Das Frühstück ist die wichtigste Mahlzeit, heißt es im Volksmund - und in Diät-Ratgebern. Denn: Wer morgens isst, nimmt angeblich ab. Britische Forscher haben den Ernährungs-Mythos nun widerlegt.
Von Mirja Hammer

Iss wenigstens einen Apfel". Schon unsere Mütter und Großmütter glaubten fest an die Allmacht des Frühstücks. Schließlich versprach die morgendliche Nährstoffzufuhr Gesundheit, Fitness und Konzentration. Seit jeher messen wir dem Frühstück eine große Bedeutung zu. So groß, dass der Volksmund uns gebietet, es zu zelebrieren, als seien wir Kaiser und nicht etwa Arbeiter, die noch bevor der Bäcker öffnet zur Schicht fahren, oder berufstätige Mütter, die froh sind, wenn sie vor Arbeitsbeginn die Kinder fertig angezogen haben.
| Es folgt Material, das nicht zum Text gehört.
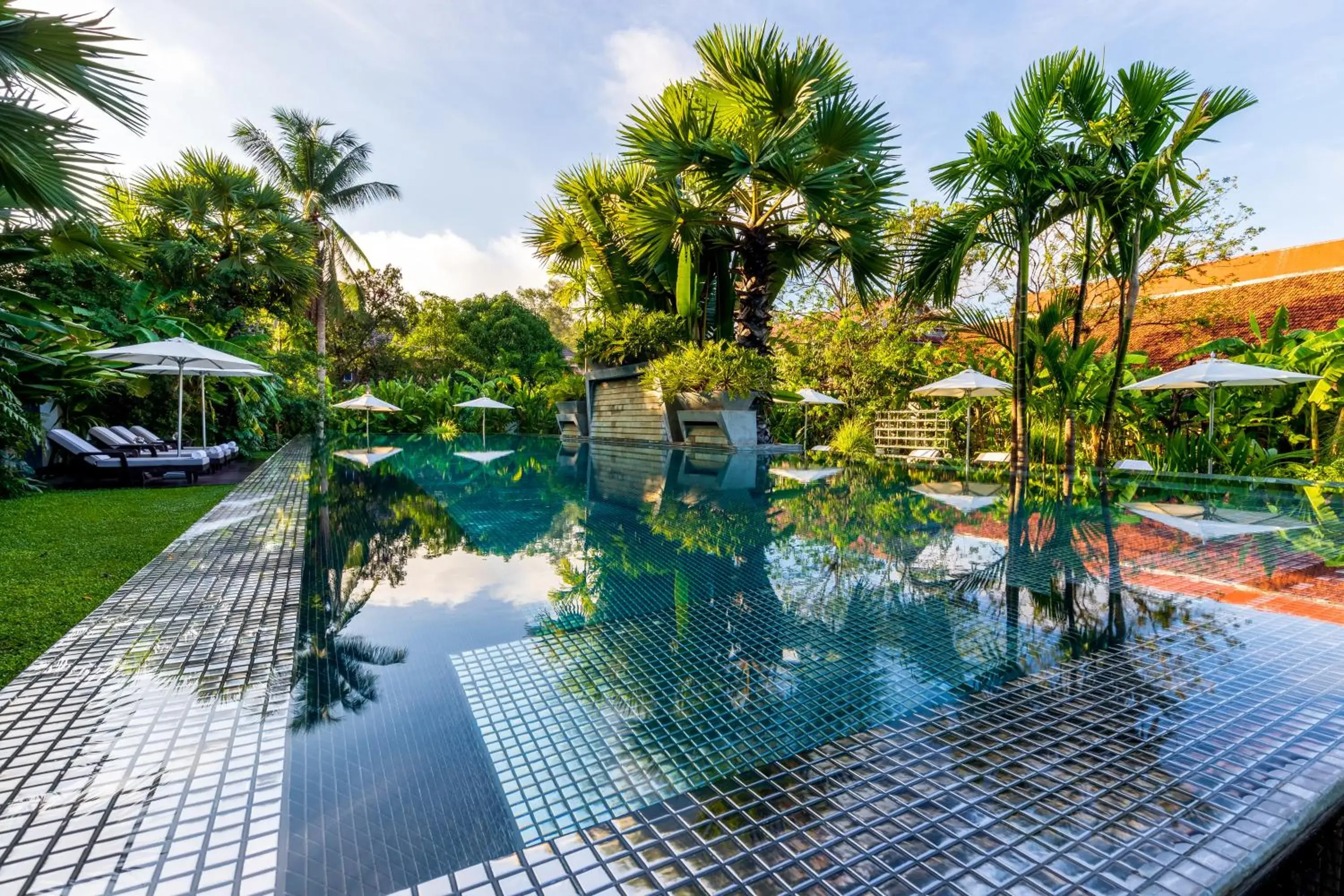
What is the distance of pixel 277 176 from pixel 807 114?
768 inches

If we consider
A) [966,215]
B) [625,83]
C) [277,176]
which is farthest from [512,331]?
[966,215]

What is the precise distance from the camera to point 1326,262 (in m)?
14.7

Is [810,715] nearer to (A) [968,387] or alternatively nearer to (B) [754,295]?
(A) [968,387]

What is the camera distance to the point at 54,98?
10.8 feet

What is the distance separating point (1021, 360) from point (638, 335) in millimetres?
7465

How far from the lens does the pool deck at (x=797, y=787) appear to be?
1213 mm

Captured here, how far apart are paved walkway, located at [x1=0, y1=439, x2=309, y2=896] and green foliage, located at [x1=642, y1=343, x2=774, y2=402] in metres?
9.10

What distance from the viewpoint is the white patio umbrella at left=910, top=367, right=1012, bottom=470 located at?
10.2 m

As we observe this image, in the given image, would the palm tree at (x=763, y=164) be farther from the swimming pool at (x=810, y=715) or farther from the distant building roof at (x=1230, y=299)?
the swimming pool at (x=810, y=715)

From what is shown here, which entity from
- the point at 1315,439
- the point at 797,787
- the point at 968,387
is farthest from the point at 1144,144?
the point at 797,787

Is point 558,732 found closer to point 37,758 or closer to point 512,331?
point 37,758

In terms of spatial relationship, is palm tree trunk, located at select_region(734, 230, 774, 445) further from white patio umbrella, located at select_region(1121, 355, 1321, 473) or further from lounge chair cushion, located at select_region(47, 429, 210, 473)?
lounge chair cushion, located at select_region(47, 429, 210, 473)

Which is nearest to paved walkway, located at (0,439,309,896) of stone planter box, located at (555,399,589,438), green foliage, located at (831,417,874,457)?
green foliage, located at (831,417,874,457)

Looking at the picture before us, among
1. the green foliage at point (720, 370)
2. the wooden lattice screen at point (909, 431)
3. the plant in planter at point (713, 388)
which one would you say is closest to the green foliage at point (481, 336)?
the plant in planter at point (713, 388)
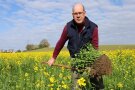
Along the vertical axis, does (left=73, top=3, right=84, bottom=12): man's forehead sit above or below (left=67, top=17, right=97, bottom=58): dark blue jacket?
above

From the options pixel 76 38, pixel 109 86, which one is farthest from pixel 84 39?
pixel 109 86

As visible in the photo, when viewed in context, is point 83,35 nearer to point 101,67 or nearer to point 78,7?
point 78,7

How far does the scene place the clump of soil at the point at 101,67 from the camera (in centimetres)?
550

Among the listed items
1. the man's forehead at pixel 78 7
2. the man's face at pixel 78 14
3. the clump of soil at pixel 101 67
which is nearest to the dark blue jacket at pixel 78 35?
the man's face at pixel 78 14

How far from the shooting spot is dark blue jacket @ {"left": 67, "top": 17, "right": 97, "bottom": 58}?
20.8ft

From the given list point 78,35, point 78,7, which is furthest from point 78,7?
point 78,35

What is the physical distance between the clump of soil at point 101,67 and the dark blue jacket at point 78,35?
803mm

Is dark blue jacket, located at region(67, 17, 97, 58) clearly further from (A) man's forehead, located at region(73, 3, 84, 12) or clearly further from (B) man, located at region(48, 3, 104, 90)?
(A) man's forehead, located at region(73, 3, 84, 12)

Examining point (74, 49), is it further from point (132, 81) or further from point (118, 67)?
point (118, 67)

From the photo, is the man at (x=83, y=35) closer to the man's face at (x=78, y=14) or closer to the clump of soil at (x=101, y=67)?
the man's face at (x=78, y=14)

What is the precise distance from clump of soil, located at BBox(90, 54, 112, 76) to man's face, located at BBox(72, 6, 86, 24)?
2.78ft

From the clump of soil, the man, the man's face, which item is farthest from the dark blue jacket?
the clump of soil

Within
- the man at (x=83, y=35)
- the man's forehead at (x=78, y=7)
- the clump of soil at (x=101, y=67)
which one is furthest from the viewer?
the man at (x=83, y=35)

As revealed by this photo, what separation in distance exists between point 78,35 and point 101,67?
1028mm
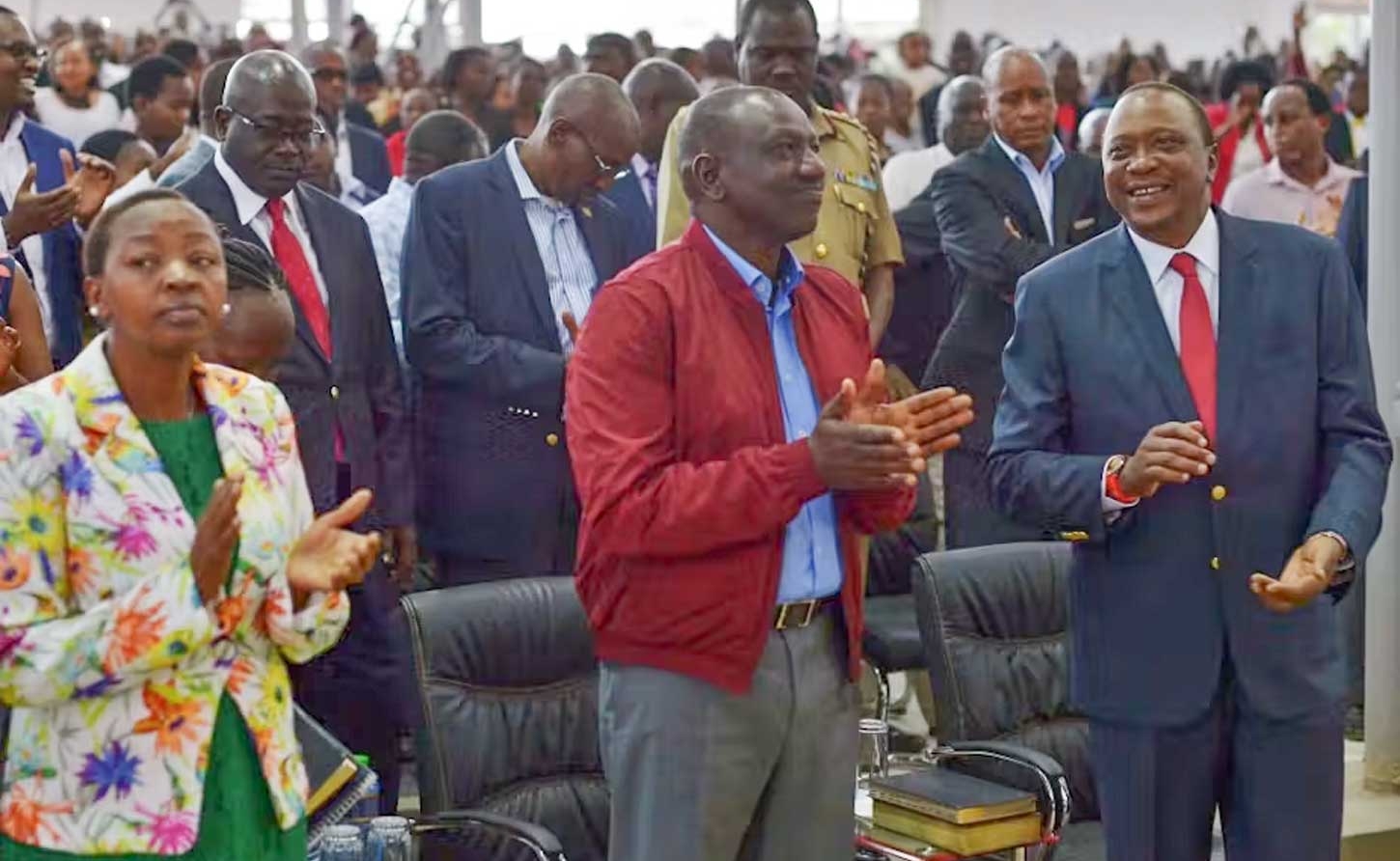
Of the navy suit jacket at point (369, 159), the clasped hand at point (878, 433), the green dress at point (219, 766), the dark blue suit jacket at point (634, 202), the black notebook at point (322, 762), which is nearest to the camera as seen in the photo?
the green dress at point (219, 766)

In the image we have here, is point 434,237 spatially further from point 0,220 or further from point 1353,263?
point 1353,263

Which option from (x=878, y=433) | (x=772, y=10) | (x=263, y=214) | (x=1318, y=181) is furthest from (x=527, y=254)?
(x=1318, y=181)

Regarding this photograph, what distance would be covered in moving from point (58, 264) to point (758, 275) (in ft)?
9.18

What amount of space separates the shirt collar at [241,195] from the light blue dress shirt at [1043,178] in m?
2.37

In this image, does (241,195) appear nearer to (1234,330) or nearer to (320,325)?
(320,325)

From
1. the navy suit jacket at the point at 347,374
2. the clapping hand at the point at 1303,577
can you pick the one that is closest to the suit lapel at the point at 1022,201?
the navy suit jacket at the point at 347,374

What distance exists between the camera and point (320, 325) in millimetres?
5176

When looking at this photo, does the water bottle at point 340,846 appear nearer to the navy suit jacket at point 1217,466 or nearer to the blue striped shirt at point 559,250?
the navy suit jacket at point 1217,466

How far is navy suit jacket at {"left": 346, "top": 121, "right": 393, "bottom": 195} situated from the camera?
10.4m

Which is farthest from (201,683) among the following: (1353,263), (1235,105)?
(1235,105)

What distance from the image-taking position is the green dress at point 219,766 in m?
3.13

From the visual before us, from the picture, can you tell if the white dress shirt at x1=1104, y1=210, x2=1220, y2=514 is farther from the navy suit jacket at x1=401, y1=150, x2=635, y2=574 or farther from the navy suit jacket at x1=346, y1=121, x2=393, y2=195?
the navy suit jacket at x1=346, y1=121, x2=393, y2=195

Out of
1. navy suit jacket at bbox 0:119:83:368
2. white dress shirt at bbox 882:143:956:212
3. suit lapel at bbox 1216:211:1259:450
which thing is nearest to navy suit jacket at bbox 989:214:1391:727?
suit lapel at bbox 1216:211:1259:450

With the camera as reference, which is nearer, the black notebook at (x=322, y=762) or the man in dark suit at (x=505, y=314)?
the black notebook at (x=322, y=762)
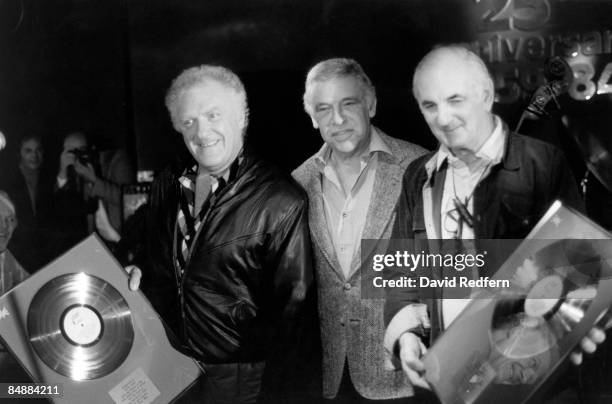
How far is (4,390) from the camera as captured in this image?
358 cm

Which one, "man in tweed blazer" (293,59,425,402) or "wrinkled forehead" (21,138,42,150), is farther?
"wrinkled forehead" (21,138,42,150)

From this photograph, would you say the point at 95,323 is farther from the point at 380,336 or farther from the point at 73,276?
the point at 380,336

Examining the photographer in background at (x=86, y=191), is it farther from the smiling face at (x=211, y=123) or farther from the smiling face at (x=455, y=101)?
the smiling face at (x=455, y=101)

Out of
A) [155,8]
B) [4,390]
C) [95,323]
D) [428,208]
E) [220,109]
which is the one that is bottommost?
[4,390]

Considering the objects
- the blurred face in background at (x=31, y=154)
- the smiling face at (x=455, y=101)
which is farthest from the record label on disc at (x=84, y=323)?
the smiling face at (x=455, y=101)

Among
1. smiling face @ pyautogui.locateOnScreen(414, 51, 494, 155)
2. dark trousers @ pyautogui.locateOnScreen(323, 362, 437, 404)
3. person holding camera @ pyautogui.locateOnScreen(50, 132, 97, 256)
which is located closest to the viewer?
smiling face @ pyautogui.locateOnScreen(414, 51, 494, 155)

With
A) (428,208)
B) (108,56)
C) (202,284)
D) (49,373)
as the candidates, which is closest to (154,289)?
(202,284)

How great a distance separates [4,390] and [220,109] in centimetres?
177

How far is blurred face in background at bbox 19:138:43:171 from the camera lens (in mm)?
3557

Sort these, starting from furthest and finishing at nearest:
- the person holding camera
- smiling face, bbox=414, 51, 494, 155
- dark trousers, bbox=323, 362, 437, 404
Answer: the person holding camera, dark trousers, bbox=323, 362, 437, 404, smiling face, bbox=414, 51, 494, 155

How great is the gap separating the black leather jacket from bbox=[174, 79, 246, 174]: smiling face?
0.11 m

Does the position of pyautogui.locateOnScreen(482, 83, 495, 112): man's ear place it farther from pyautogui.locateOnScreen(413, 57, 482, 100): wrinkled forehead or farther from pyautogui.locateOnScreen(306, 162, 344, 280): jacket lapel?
pyautogui.locateOnScreen(306, 162, 344, 280): jacket lapel

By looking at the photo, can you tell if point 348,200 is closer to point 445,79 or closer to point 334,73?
point 334,73

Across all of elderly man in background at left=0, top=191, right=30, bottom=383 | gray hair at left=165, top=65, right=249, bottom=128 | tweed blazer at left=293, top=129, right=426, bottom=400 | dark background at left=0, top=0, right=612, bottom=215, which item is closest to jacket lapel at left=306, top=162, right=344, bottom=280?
tweed blazer at left=293, top=129, right=426, bottom=400
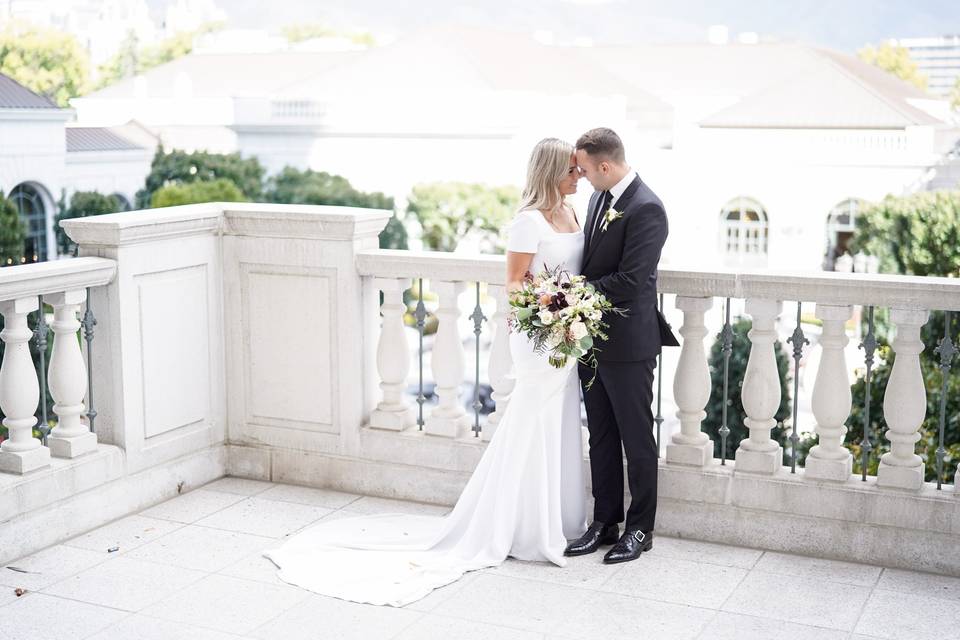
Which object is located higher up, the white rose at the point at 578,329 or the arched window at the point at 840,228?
the white rose at the point at 578,329

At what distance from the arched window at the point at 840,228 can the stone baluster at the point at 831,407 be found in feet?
162

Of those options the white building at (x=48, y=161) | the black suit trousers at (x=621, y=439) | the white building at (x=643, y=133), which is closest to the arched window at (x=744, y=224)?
the white building at (x=643, y=133)

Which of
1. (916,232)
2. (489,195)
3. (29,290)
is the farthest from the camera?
(489,195)

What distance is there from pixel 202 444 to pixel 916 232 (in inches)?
1257

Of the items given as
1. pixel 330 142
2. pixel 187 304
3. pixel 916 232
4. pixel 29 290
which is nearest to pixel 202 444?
pixel 187 304

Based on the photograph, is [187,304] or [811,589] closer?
[811,589]

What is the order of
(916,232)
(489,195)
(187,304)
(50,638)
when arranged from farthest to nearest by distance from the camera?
(489,195) → (916,232) → (187,304) → (50,638)

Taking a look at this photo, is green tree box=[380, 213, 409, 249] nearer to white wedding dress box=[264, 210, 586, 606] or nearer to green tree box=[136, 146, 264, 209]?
green tree box=[136, 146, 264, 209]

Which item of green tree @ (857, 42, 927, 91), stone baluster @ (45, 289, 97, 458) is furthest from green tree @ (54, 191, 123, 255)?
green tree @ (857, 42, 927, 91)

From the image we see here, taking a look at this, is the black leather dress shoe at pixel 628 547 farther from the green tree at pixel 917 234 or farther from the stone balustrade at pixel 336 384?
the green tree at pixel 917 234

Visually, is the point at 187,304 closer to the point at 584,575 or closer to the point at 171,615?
the point at 171,615

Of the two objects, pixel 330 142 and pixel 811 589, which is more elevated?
pixel 330 142

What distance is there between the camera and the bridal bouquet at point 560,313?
4.54 m

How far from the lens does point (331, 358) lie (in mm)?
5984
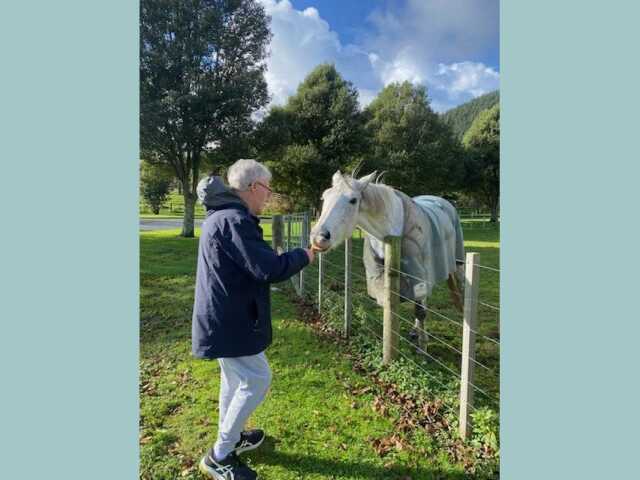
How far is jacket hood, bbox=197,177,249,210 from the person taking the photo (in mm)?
1980

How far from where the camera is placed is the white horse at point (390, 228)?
10.0 feet

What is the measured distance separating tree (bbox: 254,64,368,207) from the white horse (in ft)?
9.12

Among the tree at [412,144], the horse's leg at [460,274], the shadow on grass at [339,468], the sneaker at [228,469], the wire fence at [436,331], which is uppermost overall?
the tree at [412,144]

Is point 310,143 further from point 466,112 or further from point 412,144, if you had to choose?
point 466,112

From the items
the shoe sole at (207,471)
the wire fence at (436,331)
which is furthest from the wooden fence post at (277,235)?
the shoe sole at (207,471)

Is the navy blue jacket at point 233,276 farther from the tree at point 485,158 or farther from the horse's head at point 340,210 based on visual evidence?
the tree at point 485,158

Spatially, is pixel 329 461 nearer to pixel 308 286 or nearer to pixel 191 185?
pixel 191 185

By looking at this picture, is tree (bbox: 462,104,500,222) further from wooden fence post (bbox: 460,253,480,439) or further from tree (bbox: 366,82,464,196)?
wooden fence post (bbox: 460,253,480,439)

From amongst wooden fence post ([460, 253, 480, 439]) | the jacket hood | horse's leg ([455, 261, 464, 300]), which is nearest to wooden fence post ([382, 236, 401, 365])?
wooden fence post ([460, 253, 480, 439])

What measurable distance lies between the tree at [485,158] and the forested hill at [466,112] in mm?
71

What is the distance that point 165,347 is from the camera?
421 centimetres

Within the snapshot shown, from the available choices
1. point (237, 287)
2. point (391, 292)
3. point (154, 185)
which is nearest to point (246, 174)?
point (237, 287)

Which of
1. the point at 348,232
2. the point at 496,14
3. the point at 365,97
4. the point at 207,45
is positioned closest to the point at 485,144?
the point at 496,14

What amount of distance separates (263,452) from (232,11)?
16.9 feet
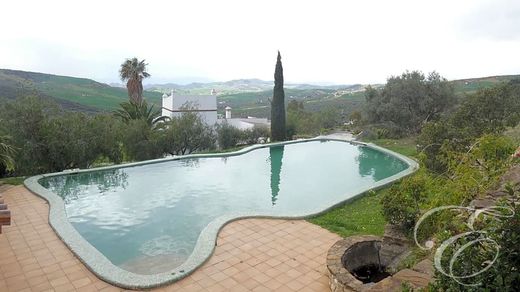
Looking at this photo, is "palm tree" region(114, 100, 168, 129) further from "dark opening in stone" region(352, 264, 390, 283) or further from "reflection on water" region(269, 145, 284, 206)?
"dark opening in stone" region(352, 264, 390, 283)

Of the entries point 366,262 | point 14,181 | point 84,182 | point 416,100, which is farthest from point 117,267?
point 416,100

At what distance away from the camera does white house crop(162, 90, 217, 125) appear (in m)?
25.7

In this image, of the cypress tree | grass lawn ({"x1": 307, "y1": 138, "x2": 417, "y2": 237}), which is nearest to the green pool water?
grass lawn ({"x1": 307, "y1": 138, "x2": 417, "y2": 237})

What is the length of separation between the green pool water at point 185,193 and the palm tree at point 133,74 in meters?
16.8

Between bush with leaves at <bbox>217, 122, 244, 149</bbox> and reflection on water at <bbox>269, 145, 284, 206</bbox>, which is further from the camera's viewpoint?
bush with leaves at <bbox>217, 122, 244, 149</bbox>

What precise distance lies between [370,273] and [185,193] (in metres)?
6.02

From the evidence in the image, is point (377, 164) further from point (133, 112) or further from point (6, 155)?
point (133, 112)

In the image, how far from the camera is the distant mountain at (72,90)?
43719 mm

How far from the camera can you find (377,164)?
1413 cm

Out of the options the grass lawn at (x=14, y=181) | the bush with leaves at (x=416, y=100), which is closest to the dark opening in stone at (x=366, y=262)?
the grass lawn at (x=14, y=181)

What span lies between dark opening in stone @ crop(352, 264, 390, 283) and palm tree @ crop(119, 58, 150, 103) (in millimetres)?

Einen regelrechten Push erlebte der Frühstücks-Hype dann nochmals in den letzten Jahren, eifrig befeuert von Frauenzeitschriften: Denn, so der vielgelesene Diät-Glaube, wer frühstückt, nimmt ab. Eine der schlichteren Erklärungen für diese These lautet etwa: Wer morgens nichts esse, greife später aus Heißhunger eher zu Süßigkeiten und werde dick. Wer dagegen schon morgens den Verbrennungsmotor anwerfe, verdaue über den Tag mehr. Ein fettes Versprechen - auf ziemlich dünner Forschungsgrundlage, wie verschiedene Studien nun zeigen.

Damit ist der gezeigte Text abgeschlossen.